Copy the MPI communication text from "Key MPI call" through "communication request (handle)", and swap every "buffer" for "memory area".

-------- Source extract

Model Problem Now we apply the SEND and RECV operations to our model problems. Focusing on each process, we can see that the process sends the second top and second bottom rows to the neighbouring processes, and receives updates on the top and bottom rows from the neighbouring processes; as shown in the figure below:
In this diagram, each process sends two outgoing messages and receives tow incoming messages. To distinguish them, we use different upper tag and lower tag for the messages.
Exercise
In laplace_mpi_blocking.c, complete the communication by writing blocking SEND and RECE using MPI_SEND and MPR_RECV.
Topic 2D: Nonblocking Communication
Since the network speed is much slower than floating-point operations, time spent on waiting for completing the matching SEND and RECV in blocking operations can be used for computation. This is realised by nonblocking operations. Recall the nonblocking opeaxrtion packs initialisation and starting stages into one MPI procedure and completion and freeing stages into a separate procedure, as shown in the following diagram:
This allows the sender to continue computation just after handing over the control of data buffer. The first nonblocking SEND procedure is MPI_ISEND.
Key MPI call :class: hint
- MPI_ISEND(buf, count, datatype, dest, tag, comm, request)
IN buf: starting address of buffer (choice)
IN count: number of entries in buffer (non-negative integer)
IN datatype: datatype of elements in send buffer (handle)
IN dest: rank of destination (integer)
IN tag: message tag or MPI_ANY_TAG (integer)
IN comm: communicator (handle)
OUT request: communication request (handle)

----------------
-------- Supplied material

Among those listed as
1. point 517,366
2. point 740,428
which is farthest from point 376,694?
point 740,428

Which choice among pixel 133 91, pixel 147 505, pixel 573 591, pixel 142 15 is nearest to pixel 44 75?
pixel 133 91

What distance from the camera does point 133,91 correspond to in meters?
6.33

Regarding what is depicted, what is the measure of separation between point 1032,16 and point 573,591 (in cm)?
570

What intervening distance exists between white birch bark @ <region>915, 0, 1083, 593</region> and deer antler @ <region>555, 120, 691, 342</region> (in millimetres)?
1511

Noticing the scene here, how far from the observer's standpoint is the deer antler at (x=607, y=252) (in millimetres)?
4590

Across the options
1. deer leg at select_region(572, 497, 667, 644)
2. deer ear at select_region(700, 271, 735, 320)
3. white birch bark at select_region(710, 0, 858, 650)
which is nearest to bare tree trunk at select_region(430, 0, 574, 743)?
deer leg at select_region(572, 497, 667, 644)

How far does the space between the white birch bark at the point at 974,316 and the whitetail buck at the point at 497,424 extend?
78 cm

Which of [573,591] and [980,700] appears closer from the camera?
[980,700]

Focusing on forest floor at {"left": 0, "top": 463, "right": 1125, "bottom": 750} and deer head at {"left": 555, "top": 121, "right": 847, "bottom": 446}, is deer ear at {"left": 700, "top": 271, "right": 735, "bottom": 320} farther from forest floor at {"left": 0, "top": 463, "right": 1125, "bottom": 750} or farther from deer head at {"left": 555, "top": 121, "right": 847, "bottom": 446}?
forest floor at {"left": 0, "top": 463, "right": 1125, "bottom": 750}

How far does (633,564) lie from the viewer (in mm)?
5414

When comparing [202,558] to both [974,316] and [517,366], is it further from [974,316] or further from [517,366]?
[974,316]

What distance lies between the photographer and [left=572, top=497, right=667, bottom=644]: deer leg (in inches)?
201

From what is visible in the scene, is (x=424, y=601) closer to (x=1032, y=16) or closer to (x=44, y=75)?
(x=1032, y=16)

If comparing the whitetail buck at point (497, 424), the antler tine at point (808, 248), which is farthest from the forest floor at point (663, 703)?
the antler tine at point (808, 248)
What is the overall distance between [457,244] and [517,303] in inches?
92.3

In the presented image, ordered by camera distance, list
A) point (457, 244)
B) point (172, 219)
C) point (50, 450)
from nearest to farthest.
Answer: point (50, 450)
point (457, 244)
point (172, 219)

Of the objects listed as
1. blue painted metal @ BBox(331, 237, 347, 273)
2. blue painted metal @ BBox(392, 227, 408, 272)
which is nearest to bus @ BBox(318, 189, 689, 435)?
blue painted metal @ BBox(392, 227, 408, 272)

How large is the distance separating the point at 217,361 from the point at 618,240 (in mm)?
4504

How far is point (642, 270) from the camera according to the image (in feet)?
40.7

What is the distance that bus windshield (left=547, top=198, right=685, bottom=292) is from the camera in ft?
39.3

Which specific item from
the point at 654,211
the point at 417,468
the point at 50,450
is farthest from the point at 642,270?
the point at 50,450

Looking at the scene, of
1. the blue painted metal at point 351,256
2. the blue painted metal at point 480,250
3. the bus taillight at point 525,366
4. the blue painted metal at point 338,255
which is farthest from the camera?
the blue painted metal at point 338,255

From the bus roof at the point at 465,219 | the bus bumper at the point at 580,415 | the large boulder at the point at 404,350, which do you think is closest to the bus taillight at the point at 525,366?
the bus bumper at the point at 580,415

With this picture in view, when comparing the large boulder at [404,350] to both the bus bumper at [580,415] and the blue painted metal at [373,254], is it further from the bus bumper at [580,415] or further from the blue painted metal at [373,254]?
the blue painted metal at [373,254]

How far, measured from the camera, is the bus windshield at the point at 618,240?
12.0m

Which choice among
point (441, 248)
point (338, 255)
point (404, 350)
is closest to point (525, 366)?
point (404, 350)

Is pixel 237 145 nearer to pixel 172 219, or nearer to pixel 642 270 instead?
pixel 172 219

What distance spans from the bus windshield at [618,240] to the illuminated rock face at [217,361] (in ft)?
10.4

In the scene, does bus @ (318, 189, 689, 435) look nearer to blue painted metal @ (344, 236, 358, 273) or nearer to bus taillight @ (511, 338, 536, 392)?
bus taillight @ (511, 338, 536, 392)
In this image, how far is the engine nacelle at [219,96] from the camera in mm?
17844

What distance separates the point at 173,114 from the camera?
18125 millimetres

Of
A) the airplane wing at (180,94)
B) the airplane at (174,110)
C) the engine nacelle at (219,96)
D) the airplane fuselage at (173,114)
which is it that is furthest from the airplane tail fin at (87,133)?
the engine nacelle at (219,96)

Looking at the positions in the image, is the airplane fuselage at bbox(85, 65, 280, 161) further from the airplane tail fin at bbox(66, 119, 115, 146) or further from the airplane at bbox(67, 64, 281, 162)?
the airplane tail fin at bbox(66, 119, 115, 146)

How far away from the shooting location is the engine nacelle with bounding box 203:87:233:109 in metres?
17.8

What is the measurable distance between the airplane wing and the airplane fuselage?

----------------

* **Exercise response**
Key MPI call :class: hint
- MPI_ISEND(buf, count, datatype, dest, tag, comm, request)
IN buf: starting address of memory area (choice)
IN count: number of entries in memory area (non-negative integer)
IN datatype: datatype of elements in send memory area (handle)
IN dest: rank of destination (integer)
IN tag: message tag or MPI_ANY_TAG (integer)
IN comm: communicator (handle)
OUT request: communication request (handle)